[Stored records]
§ §
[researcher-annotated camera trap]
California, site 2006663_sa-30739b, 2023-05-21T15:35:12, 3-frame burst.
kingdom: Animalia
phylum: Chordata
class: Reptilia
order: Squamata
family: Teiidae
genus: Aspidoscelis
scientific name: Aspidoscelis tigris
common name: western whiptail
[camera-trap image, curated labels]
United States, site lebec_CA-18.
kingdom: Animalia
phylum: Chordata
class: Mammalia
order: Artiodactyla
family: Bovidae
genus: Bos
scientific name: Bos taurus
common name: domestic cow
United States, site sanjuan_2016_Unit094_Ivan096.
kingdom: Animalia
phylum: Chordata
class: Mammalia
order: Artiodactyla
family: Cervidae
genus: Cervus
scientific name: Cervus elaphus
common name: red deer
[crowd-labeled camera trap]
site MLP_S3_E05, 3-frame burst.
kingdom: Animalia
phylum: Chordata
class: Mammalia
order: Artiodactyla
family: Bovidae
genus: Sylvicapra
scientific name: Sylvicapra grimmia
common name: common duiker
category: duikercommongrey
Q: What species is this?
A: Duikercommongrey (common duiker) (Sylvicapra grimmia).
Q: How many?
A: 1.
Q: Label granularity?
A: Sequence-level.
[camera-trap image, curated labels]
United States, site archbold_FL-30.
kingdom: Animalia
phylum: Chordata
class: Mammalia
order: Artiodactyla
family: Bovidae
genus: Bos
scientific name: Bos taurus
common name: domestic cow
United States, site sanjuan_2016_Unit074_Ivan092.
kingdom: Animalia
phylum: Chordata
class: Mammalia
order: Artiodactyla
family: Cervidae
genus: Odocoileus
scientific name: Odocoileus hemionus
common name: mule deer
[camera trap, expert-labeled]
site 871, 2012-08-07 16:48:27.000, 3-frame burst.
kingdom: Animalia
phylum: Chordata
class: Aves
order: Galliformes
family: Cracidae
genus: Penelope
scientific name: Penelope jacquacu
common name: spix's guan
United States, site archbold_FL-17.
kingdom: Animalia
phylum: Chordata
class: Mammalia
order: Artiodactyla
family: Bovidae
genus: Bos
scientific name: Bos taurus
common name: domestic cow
§ §
> _EXERCISE_
Please transcribe the data exactly from its first line. End with the line that contains "family: Cracidae".

> _RESPONSE BELOW_
[researcher-annotated camera trap]
California, site 2006663_sa-30739b, 2023-05-21T15:35:12, 3-frame burst.
kingdom: Animalia
phylum: Chordata
class: Reptilia
order: Squamata
family: Teiidae
genus: Aspidoscelis
scientific name: Aspidoscelis tigris
common name: western whiptail
[camera-trap image, curated labels]
United States, site lebec_CA-18.
kingdom: Animalia
phylum: Chordata
class: Mammalia
order: Artiodactyla
family: Bovidae
genus: Bos
scientific name: Bos taurus
common name: domestic cow
United States, site sanjuan_2016_Unit094_Ivan096.
kingdom: Animalia
phylum: Chordata
class: Mammalia
order: Artiodactyla
family: Cervidae
genus: Cervus
scientific name: Cervus elaphus
common name: red deer
[crowd-labeled camera trap]
site MLP_S3_E05, 3-frame burst.
kingdom: Animalia
phylum: Chordata
class: Mammalia
order: Artiodactyla
family: Bovidae
genus: Sylvicapra
scientific name: Sylvicapra grimmia
common name: common duiker
category: duikercommongrey
Q: What species is this?
A: Duikercommongrey (common duiker) (Sylvicapra grimmia).
Q: How many?
A: 1.
Q: Label granularity?
A: Sequence-level.
[camera-trap image, curated labels]
United States, site archbold_FL-30.
kingdom: Animalia
phylum: Chordata
class: Mammalia
order: Artiodactyla
family: Bovidae
genus: Bos
scientific name: Bos taurus
common name: domestic cow
United States, site sanjuan_2016_Unit074_Ivan092.
kingdom: Animalia
phylum: Chordata
class: Mammalia
order: Artiodactyla
family: Cervidae
genus: Odocoileus
scientific name: Odocoileus hemionus
common name: mule deer
[camera trap, expert-labeled]
site 871, 2012-08-07 16:48:27.000, 3-frame burst.
kingdom: Animalia
phylum: Chordata
class: Aves
order: Galliformes
family: Cracidae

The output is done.